Sure, Nunn has misfired on occasion, as one might expect by the time you have clocked up countless plays, operas, and films and are still going strong, age 81. His Theatre Royal, Haymarket, Fatal Attraction remains a head-scratcher, and few who saw it will forget Gone with the Wind , which was gone before long from the same theatre that had previously premiered Cats. But those anomalies pale next to Nunn's many and varied successes with Stoppard and Shakespeare, Andrew Lloyd Webber and Rodgers and Hammerstein. His Menier Chocolate Factory A Little Night Music led from south London via the West End to Broadway, and his work with Beckett includes not only the current, and career-capping, Happy Days, but an esoteric radio play, All That Fall, which Nunn shepherded from a 70-seat basement venue in London (the Jermyn Street) to 59E59 Theaters in 2013 in New York, its mighty duo of Michael Gambon and Eileen Atkins along for the ride. Among other shows of his that have stayed with me, in some instances for decades, are the quintet indicated below.

All's Well That Ends Well, Martin Beck Theatre, Broadway, 1983

Nunn was riding high from the Broadway opening the previous year of Cats when the onetime director of the Royal Shakespeare Company brought to New York something entirely different: a rare sighting of a so-called "problem play" from the Bard that seemed to make perfect, if proocative, sense of a supposed comedy centering on a young couple, Helena and Bertram, who don't necessarily appear to be made for one another as per the time-honoured conventions of the comic genre. This All's Well wasn't a commercial success - Shakespeare esoterica is a hard sell anywhere - but I vividly recall the finely tuned Chekhovian shimmer that Nunn brought to the text, and its ravishing performances from Stephen Moore, Harriet Walter, and the great Margaret Tyzack, who went on to win her own Tony seven years later for Peter Shaffer's Lettice and Lovage.

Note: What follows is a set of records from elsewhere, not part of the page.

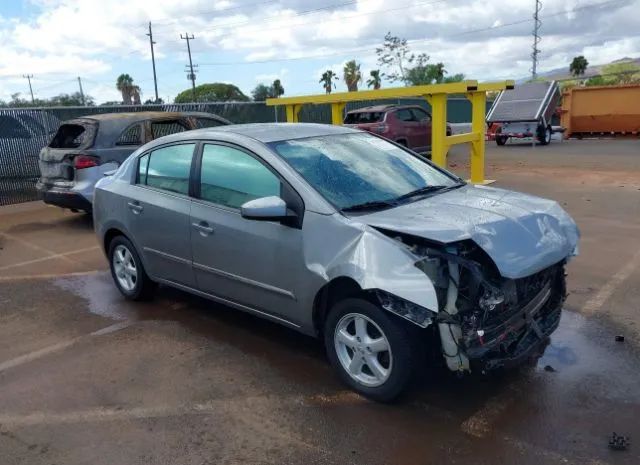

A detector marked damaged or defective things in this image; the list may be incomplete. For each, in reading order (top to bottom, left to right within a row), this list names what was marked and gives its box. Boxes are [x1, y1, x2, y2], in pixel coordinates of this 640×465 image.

wrecked suv rear hatch [37, 118, 97, 186]
crushed hood [360, 184, 580, 280]
damaged front end of car [370, 230, 564, 376]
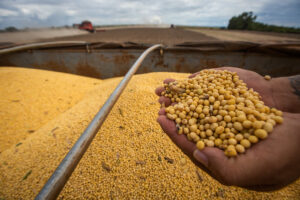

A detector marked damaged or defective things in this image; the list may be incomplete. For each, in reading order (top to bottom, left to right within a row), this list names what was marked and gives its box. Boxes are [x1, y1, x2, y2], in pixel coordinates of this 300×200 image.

rusty metal surface [0, 48, 300, 77]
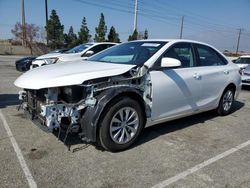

Arcadia, National Theatre, London, 1993

These are `Happy Days' Indeed for Trevor Nunn
Trevor Nunn at The National Theatre
photo c. John Haynes/National Theatre Archives

I don't know that I will ever forget going early the day of the opening of Arcadia in April, 1993, to collect an advance copy of what at the time was Tom Stoppard's latest so as to be able to review it accurately and authoritatively overnight. Overwhelmed by what on the page seemed comparatively dry, I was undone that same evening by the crystalline pungency, and aching heart, of Nunn's approach toward what to this day remains my favourite Stoppard play. Since its debut, volumes have been written in dissection of a play set across two time periods that fuse in time for the dance, both life-enhancing and mournful, that marks out the play's final passage. Suffice it to say that Emma Fielding, as the wildly precocious teenage Thomasina, and Rufus Sewell, as her dashing and sympathetic tutor Septimus, constitute a double-act for the ages. The play was recast for its Lincoln Center transfer (see trailer below) but that first National iteration under Nunn's careful guidance was and remains a thing of beauty, indeed. (Nunn, meanwhile, went on to run The National Theatre from 1997-2002.)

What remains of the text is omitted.